▶ _AIM OF THE TASK_: Copy out the listing that follows, exact in every word, and skip the images.

▶ _RECORDED INFORMATION_:
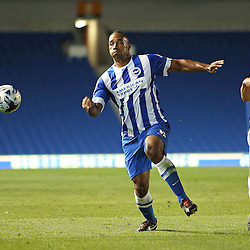 Brighton & Hove Albion's Chris O'Grady beats Cheltenham Town's Tony Brown to the ball during the English Capital One Cup 1st Round between Brighton & Hove Albion FC and Cheltenham Town FC at the American Express Community Stadium, Brighton, 12th August 2014 © Phil Duncan | SportPix.org.uk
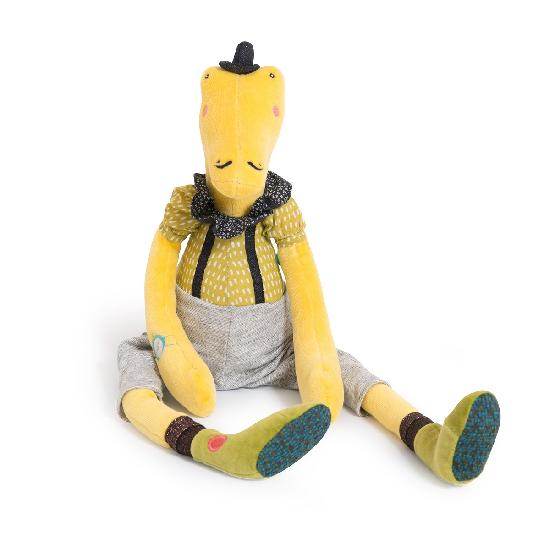 On a white background, a plush, moustachioed, long-legged, lime green crocodile wearing a tiny black bowler hat, a ruffled black and white collar, suspenders, grey shorts, sparkly socks and a watch.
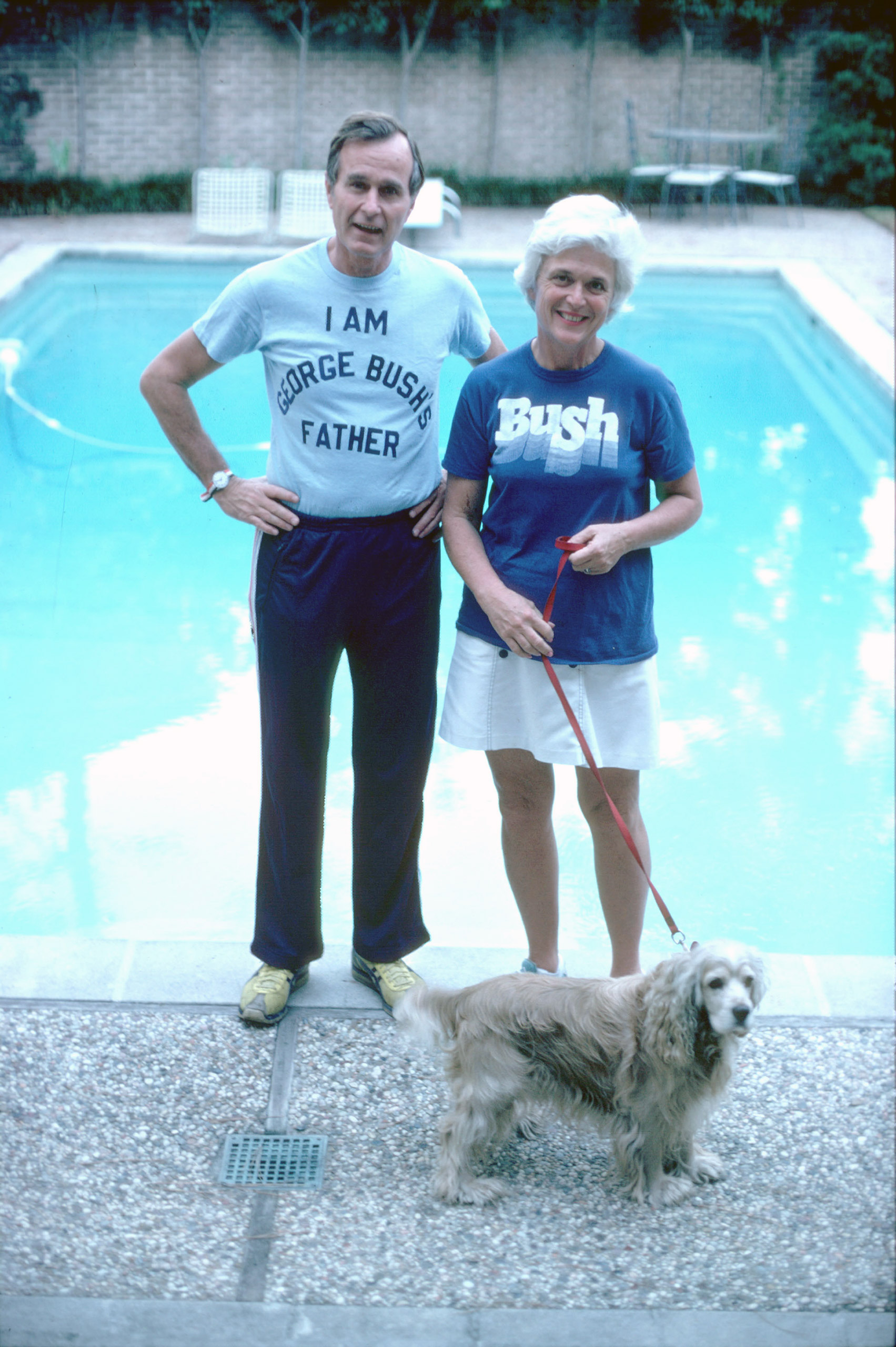 George H.W. Bush, wearing a t-shirt alluding to his son George W. Bush's run for Congress, stands with his wife Barbara in Nov. 1978.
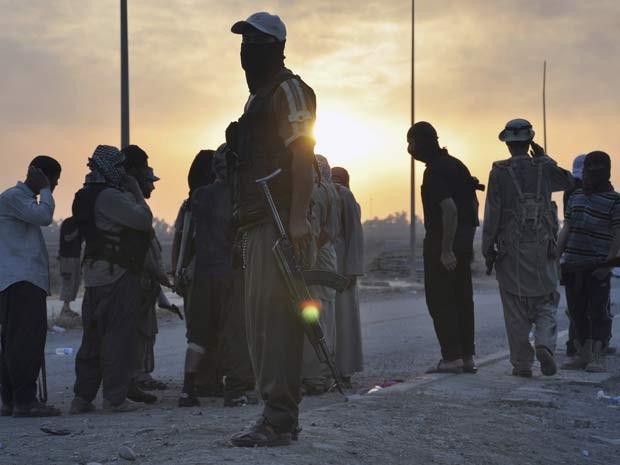 Membros do EIIL fazem guarda em ponto da cidade de Mossul, no norte do Iraque nesta quarta (11) (Foto: REUTERS/Stringer)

▶ _RESULT OF THIS TASK_:
 Brighton & Hove Albion's Chris O'Grady beats Cheltenham Town's Tony Brown to the ball during the English Capital One Cup 1st Round between Brighton & Hove Albion FC and Cheltenham Town FC at the American Express Community Stadium, Brighton, 12th August 2014 © Phil Duncan | SportPix.org.uk
 On a white background, a plush, moustachioed, long-legged, lime green crocodile wearing a tiny black bowler hat, a ruffled black and white collar, suspenders, grey shorts, sparkly socks and a watch.
 George H.W. Bush, wearing a t-shirt alluding to his son George W. Bush's run for Congress, stands with his wife Barbara in Nov. 1978.
 Membros do EIIL fazem guarda em ponto da cidade de Mossul, no norte do Iraque nesta quarta (11) (Foto: REUTERS/Stringer)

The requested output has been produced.